Paspal bir adamın peşinden yine zihninde o an canlanan bir ismi söyleyerek koşmak istedi fakat iki elindeki kötümser görünümlü poşetler onu bu fikrinden caydırdı. Poşetin birini yere koyup ağzına bir Lark attı. Lark’ı durduğu yerde içmeyi seven Paspal üşüdüğünden dolayı bu zevkinden de vazgeçmeliydi. Lark’ı kenarına yapıştırıcı sürmüş gibi ağzına sol çapraza bakacak şekilde yerleştirdi. Elleri dolu olduğundan Lark’ı bitene kadar oradan geri alamayacaktı. Çevredeki insanlara bakmaya ve onları mümkün olduğunca dinlemeye çalışarak yürümeye devam etti.

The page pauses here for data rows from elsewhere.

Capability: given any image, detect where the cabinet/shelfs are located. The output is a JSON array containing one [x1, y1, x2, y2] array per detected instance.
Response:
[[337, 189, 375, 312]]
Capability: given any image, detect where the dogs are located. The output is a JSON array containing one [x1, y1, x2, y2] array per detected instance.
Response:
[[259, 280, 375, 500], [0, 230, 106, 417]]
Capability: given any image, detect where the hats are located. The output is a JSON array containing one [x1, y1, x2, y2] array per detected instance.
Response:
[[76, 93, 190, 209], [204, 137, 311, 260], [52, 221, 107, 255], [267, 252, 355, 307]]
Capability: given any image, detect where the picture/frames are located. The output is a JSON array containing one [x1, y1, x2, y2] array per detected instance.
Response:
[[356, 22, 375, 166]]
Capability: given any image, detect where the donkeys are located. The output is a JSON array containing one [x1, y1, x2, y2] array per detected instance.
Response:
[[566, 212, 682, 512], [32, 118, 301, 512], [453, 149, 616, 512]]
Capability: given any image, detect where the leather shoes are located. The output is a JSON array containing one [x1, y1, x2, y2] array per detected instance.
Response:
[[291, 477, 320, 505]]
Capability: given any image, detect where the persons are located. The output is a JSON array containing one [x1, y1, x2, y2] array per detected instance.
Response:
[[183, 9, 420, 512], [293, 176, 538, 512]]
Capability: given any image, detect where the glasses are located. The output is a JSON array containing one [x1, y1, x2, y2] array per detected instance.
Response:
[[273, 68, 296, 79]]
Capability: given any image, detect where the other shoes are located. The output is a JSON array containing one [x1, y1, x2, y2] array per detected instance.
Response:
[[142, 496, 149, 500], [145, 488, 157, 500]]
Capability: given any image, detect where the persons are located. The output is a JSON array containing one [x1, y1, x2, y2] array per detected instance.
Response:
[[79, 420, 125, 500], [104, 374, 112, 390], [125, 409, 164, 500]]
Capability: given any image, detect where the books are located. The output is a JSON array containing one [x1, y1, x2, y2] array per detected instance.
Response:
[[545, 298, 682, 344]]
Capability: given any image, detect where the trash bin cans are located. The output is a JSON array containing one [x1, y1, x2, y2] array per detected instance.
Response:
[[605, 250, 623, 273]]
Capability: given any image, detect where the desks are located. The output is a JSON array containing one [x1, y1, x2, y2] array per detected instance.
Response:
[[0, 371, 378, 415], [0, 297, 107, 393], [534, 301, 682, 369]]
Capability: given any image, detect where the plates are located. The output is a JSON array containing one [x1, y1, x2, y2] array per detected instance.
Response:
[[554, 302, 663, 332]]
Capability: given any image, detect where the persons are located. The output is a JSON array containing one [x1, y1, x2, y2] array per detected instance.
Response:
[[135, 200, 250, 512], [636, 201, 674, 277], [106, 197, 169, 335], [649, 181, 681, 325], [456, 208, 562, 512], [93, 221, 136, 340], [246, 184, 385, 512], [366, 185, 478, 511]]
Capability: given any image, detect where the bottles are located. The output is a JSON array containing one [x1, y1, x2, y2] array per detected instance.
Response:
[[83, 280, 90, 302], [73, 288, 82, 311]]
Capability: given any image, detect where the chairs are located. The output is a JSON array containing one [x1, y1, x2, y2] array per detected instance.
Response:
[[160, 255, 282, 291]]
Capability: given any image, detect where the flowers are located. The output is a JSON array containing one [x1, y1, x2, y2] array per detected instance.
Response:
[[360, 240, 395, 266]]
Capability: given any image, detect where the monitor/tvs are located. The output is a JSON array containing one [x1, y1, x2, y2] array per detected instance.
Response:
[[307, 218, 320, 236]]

Karşıt yönlere gittiği insanların ağızlarından çıkan kelimelerden sadece birkaçını yakalayabiliyor olsa da cümlelerde üç nokta konulmuş yerler bırakmak hoşuna gitmediğinden boşlukları kendisi tamamlıyor ve kendi tamamladığı cümleler üzerinden o insanlar hakkında fikirler ediniyordu. Gerçi soğuk havada insanlar dışarıda pek gezinmediğinden, Paspal kış mevsiminin en azından bu yönünü sevmiyordu. Yanından tam olarak genç gibi görünen ama pek de genç olmadığı kıyafetlerinden dolayı düşünülebilecek biri parça parça bir iki laf etti. Paspal birkaç saniye sonra bunun akşamları havanın erken kararmasıyla alakalı bir şeyler olduğunu zihninde tamamladı. Şimdi Paspal’ın bu gencin hayatı üzerine fikirler üretmesi gerekirdi ama Paspal bir zamandır hatırlamak istediği fakat her seferinde ucunu kaçırdığı bir anıya yaklaştığını hissetti. Kalbinde hafif bir hızlanma hissetti ve dudakları istemsiz olarak bir şeyler fısıldamaya başladı.

“Boynum dik sevgilim
Boynum dik
Boynum dik sevgilim
Lambalarınki eğik”

Paspal ellerindekileri yere bırakıp bir kenara çekildi. Az önce bir an önce elinden kaçıp kurtulmak istediği soğuğa kendi kendine teslim oldu. Soğuğun boynundan, paçalarından ve belinden hızla vücudunu sarması için kendisini adeta zorluyordu. Bunun aksine vücudunda kolay karşılaşılamayacak bir sıcaklık yükseliyordu. Paspal eski bir fotoğrafa bakar gibi eskimişliğiyle yüzleşti.